Request
Return exactly the lines that run from the one containing "Of the alternatives" to the end of the entries, with both ends included.

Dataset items
* * * *

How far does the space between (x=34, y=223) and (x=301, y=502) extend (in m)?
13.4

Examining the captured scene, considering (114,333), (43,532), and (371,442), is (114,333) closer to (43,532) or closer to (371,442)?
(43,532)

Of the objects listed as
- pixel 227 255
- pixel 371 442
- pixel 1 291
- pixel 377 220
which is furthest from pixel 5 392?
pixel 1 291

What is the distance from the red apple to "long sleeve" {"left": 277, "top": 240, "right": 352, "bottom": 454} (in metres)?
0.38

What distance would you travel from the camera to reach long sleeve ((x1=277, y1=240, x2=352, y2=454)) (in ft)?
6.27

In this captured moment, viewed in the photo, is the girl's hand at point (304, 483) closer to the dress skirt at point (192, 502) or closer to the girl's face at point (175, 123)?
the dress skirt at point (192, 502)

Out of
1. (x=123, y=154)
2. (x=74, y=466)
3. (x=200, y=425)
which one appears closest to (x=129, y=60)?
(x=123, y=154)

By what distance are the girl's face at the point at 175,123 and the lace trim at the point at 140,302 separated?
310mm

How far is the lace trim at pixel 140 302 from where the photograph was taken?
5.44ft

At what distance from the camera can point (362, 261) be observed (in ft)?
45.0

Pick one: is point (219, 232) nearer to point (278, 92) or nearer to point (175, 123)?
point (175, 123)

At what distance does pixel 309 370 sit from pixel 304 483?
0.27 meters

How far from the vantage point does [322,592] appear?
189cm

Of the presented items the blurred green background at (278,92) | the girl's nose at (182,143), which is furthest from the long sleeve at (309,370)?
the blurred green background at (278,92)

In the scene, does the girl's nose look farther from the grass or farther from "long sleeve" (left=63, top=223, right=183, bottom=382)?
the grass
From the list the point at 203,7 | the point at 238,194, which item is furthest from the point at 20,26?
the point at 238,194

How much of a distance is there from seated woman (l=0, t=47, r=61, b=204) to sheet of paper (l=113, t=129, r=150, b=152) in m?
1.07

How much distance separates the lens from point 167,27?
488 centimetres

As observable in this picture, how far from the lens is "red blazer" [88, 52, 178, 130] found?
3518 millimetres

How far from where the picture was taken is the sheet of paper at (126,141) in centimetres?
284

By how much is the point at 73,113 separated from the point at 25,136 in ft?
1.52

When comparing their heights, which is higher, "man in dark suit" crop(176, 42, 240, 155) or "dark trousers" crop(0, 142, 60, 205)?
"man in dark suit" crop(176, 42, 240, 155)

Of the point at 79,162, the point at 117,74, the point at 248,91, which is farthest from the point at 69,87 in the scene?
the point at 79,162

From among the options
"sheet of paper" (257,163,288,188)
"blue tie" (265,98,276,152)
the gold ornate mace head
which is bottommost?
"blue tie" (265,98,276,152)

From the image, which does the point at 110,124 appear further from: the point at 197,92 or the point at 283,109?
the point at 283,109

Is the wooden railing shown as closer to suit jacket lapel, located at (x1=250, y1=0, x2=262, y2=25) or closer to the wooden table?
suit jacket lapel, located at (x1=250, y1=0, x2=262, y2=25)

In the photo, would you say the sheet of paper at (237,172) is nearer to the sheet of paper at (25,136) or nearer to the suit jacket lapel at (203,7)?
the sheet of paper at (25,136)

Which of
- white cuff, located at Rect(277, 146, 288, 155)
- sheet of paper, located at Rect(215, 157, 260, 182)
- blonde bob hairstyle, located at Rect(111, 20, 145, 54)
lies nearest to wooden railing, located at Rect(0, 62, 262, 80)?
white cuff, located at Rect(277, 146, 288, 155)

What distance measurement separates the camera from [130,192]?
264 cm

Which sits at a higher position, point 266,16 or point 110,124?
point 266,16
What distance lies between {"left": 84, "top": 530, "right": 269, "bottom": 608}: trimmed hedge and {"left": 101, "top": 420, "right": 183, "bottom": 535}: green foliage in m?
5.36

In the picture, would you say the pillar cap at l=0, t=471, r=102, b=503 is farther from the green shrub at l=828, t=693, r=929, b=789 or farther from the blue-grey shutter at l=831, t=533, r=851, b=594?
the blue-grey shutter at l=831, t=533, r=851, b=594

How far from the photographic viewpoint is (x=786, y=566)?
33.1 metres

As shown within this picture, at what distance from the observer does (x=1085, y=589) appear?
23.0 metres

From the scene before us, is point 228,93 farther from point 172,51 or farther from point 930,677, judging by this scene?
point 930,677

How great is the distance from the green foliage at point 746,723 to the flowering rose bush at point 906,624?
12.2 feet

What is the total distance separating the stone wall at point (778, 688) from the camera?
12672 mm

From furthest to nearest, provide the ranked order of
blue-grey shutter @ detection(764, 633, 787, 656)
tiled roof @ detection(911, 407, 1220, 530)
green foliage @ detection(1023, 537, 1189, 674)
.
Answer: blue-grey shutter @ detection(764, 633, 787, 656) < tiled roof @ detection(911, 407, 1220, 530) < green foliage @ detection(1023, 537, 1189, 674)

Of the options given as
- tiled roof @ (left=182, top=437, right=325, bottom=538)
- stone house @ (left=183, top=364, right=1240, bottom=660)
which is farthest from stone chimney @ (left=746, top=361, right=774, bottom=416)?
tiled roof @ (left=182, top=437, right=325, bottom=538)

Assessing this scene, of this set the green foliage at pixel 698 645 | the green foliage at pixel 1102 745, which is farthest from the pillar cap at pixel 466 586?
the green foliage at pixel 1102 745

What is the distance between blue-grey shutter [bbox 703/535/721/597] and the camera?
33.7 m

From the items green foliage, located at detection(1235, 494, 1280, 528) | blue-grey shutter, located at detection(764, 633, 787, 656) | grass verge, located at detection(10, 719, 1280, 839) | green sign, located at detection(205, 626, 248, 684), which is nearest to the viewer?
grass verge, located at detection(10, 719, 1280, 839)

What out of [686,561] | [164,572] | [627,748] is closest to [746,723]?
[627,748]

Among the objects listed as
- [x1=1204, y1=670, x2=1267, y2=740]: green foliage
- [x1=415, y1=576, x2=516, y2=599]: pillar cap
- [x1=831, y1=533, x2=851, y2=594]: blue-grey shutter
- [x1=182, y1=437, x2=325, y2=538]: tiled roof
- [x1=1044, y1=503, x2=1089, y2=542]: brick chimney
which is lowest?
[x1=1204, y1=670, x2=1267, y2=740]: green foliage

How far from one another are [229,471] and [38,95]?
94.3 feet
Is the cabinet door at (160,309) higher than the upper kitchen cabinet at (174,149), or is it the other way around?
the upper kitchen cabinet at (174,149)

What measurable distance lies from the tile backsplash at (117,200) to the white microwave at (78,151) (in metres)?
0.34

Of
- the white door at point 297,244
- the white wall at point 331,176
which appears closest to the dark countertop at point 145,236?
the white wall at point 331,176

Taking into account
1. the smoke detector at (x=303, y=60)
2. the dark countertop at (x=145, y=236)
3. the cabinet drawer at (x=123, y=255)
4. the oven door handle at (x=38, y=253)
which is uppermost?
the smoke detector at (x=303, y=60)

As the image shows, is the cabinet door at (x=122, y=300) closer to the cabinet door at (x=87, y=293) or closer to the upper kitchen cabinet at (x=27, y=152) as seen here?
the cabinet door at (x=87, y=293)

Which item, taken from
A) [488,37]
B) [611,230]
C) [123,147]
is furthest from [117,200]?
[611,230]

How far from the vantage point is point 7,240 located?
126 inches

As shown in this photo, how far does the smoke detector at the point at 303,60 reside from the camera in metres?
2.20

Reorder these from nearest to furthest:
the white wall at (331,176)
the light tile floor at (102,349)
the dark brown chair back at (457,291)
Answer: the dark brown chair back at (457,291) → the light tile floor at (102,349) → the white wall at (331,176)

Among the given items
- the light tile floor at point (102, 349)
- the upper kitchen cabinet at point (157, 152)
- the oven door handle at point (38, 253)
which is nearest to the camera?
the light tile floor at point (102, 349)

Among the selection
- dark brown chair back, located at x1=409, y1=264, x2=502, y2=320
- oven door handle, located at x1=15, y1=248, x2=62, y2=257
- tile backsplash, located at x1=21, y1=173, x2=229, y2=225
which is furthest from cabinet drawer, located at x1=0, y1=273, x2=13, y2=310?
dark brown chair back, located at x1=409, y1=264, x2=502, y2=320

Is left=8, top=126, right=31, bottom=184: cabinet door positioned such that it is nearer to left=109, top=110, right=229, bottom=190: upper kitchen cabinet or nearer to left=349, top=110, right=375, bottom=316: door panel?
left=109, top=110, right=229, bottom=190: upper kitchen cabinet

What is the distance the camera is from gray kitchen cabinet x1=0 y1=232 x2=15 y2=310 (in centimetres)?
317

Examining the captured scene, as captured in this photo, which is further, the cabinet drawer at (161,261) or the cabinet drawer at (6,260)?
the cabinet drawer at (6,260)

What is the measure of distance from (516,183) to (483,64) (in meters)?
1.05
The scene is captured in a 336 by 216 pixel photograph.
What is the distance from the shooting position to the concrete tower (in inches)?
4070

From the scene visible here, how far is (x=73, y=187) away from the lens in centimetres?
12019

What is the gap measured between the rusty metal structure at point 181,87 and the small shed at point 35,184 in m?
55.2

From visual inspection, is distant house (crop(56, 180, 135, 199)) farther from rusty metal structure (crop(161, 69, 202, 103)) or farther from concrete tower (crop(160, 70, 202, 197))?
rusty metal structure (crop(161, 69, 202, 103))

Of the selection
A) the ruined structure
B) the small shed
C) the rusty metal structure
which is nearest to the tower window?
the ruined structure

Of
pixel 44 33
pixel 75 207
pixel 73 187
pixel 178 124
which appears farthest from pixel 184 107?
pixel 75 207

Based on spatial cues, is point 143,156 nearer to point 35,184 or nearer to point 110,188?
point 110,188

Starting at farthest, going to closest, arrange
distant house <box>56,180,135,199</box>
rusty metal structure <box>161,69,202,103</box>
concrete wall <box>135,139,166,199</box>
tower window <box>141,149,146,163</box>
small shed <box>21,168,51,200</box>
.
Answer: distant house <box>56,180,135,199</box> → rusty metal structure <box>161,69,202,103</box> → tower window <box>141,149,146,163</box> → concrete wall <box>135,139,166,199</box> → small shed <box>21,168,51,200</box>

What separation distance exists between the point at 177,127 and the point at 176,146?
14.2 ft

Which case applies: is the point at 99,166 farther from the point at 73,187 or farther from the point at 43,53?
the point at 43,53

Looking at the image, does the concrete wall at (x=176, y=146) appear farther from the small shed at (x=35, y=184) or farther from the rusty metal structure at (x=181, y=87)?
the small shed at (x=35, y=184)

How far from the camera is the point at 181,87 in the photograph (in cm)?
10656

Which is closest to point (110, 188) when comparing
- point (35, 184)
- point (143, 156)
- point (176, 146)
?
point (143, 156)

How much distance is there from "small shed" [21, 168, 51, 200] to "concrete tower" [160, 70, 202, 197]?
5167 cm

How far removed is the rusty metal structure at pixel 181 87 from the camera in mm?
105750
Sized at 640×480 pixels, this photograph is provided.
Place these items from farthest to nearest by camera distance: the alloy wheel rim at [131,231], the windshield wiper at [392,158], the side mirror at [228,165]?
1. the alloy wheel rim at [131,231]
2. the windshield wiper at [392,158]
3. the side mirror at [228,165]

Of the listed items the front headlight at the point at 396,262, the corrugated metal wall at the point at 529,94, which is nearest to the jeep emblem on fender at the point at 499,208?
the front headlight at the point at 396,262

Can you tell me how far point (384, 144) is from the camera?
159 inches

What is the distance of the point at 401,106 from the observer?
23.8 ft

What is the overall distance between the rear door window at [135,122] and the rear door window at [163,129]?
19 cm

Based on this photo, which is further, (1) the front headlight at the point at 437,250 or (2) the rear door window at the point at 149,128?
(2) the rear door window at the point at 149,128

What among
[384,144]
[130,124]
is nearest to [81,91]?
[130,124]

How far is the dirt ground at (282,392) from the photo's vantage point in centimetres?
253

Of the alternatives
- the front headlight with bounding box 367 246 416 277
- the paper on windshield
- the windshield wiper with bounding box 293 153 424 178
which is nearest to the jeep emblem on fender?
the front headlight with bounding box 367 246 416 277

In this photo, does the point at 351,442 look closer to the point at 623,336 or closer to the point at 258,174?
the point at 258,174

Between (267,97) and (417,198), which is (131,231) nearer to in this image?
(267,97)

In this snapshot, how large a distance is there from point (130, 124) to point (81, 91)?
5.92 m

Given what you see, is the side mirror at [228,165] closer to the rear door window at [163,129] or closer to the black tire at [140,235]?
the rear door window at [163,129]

* * * *

Task response
Of the alternatives
- the front headlight with bounding box 367 246 416 277
- the paper on windshield
- the windshield wiper with bounding box 293 153 424 178
which is nearest to the jeep emblem on fender?
the front headlight with bounding box 367 246 416 277

In this photo, does the point at 351,442 look closer to the point at 623,336 or closer to the point at 258,174?
the point at 258,174

Between (267,97) and (417,198), which is (131,231) nearer to in this image?
(267,97)

In this snapshot, how large a distance is there from point (130, 124) to point (81, 91)?
5.92 m

Given what you see, is the side mirror at [228,165] closer to the rear door window at [163,129] or closer to the black tire at [140,235]?
the rear door window at [163,129]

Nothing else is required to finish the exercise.